In Westchester County, 17.5 percent of households earned at least $191,469 a year from 2007 to 2011, putting them in the top 5 percent nationwide, according to the Census Bureau figures. Rockland ranks 29th nationwide with 13.3 percent of households, and Putnam is 32nd with 13.1 percent.

Manhattan, or New York County, is one slot above Westchester, with 17.6 percent of households making the cut. Long Island's Nassau County is two places below Westchester at 16.2 percent.

In Orange County, 6.4 percent of residents fit into the top 5 percent, versus 7 percent for Dutchess County and 4.9 percent for Ulster County.

The top three pockets of U.S. wealth are in Virginia, led by Falls Church, where one household in four qualifies as among the top 5 percent.

In the State of the Union address and other speeches, Obama has cited the top 1 percent of households as a potential source for increasing government revenue in a bid to narrow the deficit.

"We can't ask senior citizens and working families to shoulder the entire burden of deficit reduction while asking nothing more from the wealthiest and most powerful," Obama said in the speech.

To qualify as among the top 1 percent in 2009, according to Internal Revenue Service statistics, a household would require an annual income of $343,927. Though that group certainly would be represented in Westchester, Rockland and Putnam, their precise numbers are uncertain.

One retailer who serves Chappaqua, home of Bill and Hillary Clinton and one of the wealthiest enclaves in Westchester, said that even the wealthy can fall on hard times.

"There's good times and bad for everyone," said Kirk Sprenger, owner of Kasco Wine & Spirits. "Sometimes the wealthy get hit the hardest. An upper six-figure earner loses his job. How hard is it for him to replace that job?"

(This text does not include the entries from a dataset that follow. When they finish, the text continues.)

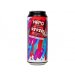 NEPO - Crazy Lines Series: Vivid 500ml can 6,2% alc. 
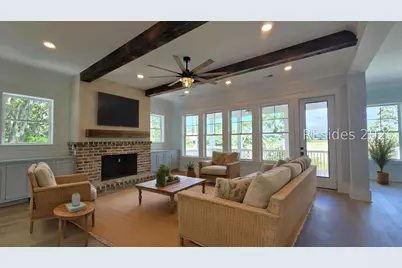 12 Salt Wind Way, Hilton Head Island, SC 29926 - Photo 17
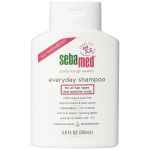 SebaMed Everyday Shampoo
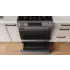 Bosch 300 Series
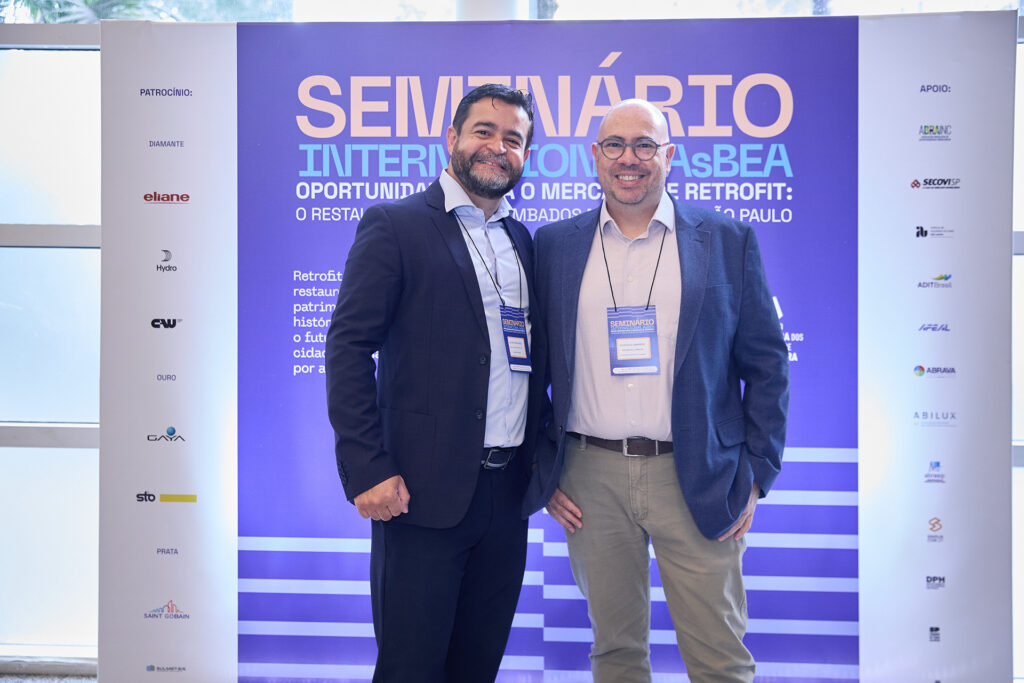 Fernando Mucci Fotógrafo - @fernandomucci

In the flush times, Sprenger said, customers would buy $200 bottles of wine, but when hard times hit, $75 bottles came into fashion.

And, Sprenger discovered, some buyers have discovered some good buys in the $15 bin, deciding, "We don't need to buy a $50 bottle of wine."

Though the economy gradually is bouncing back, customers remain hesitant to spend as freely as they once did.

"You get bitten, you're apt to be more careful," he said.